Un anno prima Ann Gray (1992) aveva condotto una ricerca etnografica sull’uso del videoregistratore in ambito familiare, notando la ritrosia delle mogli e delle madri a padroneggiarlo, giustificata con il tentativo di evitare che il resto della famiglia facesse ricadere sulle loro spalle l’incombenza di richieste relative ad un ulteriore dispositivo. Lo studio della Gray rafforzava, dunque, il peso della situazione socioculturale e ambientale sull’esperienza di consumo di audiovisivi. Va precisato, inoltre, che il ruolo centrale dell’ambiente domestico nel definire caratteristiche, modalità e forme di appropriazione del consumo mediale, è una concezione formalizzata dallo studio sulla “domestication” delle tecnologie di Hirsch e Silverstone (1992). Proprio le nozioni di “domestication”, come addomesticamento delle tecnologie per gli usi e le gratificazioni del nucleo familiare, e di “economia morale” della famiglia, intesa come l’insieme informale di pratiche, routine, valori, credenze e saperi che presiedono allo svolgersi delle attività familiari quotidiane nell’ambito domestico (“household”), concepito come unità economica, sociale e culturale, sono alla base di quella che Alasuutari (1999) definisce la terza fase degli Audience Studies, contrassegnata dall’inserimento dell’analisi delle audience in più vasti processi macro-sociali. Un esempio di questa tendenza è lo studio di Marie Gillespie (1995) sulla comunità Punjab di Londra, in cui il consumo consistente di tv britannica e videocassette di Bollywood risponde alla duplice, contrastante e faticosa dialettica tra la conservazione delle proprie radici culturali e l’integrazione nella comunità occidentale.

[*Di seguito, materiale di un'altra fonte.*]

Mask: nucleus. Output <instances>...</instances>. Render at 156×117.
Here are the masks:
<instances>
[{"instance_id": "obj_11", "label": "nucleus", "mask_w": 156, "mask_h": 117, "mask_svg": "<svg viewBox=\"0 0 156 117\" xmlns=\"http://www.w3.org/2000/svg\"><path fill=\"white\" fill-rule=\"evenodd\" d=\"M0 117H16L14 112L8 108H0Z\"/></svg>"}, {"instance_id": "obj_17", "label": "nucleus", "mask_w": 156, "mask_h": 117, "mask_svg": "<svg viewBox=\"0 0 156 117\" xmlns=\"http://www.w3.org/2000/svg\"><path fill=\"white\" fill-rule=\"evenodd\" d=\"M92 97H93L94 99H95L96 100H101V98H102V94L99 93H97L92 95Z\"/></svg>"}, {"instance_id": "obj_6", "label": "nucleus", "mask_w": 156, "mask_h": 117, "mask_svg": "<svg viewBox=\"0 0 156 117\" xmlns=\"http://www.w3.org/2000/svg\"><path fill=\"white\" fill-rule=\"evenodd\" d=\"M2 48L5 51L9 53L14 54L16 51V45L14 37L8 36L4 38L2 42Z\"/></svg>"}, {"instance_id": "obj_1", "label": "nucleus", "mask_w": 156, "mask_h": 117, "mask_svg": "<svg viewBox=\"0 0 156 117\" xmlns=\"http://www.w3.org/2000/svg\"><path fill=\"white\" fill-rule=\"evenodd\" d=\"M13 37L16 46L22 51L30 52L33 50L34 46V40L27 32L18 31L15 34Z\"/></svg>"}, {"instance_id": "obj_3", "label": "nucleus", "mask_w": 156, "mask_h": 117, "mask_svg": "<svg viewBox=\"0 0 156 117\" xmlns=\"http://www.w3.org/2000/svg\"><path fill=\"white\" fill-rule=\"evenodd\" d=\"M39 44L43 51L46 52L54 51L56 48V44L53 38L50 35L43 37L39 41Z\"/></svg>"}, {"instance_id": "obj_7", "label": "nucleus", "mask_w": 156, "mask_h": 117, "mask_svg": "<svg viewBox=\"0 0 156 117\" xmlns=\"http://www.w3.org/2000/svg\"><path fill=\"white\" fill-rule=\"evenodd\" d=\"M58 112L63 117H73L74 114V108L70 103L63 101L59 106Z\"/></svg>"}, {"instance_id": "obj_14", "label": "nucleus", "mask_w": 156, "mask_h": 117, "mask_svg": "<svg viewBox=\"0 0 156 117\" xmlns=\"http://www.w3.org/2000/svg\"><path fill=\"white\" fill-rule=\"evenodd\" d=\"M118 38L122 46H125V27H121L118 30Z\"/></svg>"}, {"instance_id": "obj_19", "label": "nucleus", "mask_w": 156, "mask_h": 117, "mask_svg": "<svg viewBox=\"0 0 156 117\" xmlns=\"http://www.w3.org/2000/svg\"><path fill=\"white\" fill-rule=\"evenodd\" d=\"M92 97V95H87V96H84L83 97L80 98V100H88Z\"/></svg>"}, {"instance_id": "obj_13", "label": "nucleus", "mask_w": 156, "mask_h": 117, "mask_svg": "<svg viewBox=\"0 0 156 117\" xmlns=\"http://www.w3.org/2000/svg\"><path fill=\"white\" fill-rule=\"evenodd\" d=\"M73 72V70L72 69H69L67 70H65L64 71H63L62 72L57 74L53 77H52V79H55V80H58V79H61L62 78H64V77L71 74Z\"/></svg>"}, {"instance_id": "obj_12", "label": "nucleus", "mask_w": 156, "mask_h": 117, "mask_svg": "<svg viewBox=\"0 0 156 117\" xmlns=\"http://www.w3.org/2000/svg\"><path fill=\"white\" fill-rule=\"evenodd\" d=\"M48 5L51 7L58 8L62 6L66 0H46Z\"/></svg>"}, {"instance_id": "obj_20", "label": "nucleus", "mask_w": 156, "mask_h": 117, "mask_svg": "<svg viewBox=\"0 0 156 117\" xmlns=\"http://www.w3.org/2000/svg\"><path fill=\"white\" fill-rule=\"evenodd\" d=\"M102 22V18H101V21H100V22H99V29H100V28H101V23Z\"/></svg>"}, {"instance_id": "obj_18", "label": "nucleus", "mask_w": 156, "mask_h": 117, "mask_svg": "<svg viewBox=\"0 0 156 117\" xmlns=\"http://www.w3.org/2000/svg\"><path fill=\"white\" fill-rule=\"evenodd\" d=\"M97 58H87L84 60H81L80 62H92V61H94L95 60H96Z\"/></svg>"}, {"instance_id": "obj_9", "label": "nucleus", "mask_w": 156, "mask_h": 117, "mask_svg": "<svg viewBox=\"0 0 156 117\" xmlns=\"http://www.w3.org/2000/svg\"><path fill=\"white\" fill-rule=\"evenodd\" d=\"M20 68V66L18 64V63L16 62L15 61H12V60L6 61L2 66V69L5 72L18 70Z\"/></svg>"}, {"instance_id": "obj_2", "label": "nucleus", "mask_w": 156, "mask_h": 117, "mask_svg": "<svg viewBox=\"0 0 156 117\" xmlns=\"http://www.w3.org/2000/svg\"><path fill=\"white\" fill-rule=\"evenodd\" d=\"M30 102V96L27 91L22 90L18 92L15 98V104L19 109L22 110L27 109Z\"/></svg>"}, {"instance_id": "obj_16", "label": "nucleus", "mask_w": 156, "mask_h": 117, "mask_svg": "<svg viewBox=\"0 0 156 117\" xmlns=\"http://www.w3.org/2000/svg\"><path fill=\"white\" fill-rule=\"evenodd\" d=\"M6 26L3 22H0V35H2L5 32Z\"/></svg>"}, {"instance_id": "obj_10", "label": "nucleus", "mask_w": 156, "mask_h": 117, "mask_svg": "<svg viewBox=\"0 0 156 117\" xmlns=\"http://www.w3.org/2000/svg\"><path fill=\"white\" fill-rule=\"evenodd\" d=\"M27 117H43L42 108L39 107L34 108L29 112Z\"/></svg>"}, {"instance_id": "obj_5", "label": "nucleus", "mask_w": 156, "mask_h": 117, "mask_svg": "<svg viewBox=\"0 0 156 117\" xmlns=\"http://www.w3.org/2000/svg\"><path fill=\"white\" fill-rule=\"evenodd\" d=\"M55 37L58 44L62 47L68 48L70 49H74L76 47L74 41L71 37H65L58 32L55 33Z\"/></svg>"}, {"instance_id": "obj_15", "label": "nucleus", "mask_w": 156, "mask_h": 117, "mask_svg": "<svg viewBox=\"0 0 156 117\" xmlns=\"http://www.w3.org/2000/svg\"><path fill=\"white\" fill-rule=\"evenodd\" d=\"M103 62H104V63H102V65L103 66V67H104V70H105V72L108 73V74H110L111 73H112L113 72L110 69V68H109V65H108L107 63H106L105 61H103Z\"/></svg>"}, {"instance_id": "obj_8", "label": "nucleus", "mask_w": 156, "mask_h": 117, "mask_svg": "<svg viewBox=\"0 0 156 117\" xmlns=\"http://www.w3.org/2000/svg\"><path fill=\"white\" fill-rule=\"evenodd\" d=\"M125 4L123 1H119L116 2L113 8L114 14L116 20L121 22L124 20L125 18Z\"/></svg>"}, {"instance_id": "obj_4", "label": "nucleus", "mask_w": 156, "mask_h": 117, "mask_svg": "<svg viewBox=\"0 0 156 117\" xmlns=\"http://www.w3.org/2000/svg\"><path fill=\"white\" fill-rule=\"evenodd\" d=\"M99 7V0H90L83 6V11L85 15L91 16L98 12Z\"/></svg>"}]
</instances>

Riepilogando oltre un decennio di contributi, Nightingale (1996) formalizza l’inquadramento teorico delle audience attive definendo l’esperienza mediale come: 1) un’interazione tra testo (o industria culturale, o medium) e spettatore; 2) una performance, in cui lo spettatore esibisce un’eccedenza rispetto alla situazione prevista dal testo, dall’apparato e dall’industria; 3) un esercizio di potere, per le industrie che provano a regolare e indirizzare le forme del consumo, e un esercizio di resistenza da parte delle audience, che modellano, aggiustano o rifiutano le loro istanze; 4) un’azione funzionale, per gli utenti che ricavano dal consumo dei prodotti culturali parte delle provviste simboliche per il vissuto quotidiano (cfr. Fanchi 2014: 51).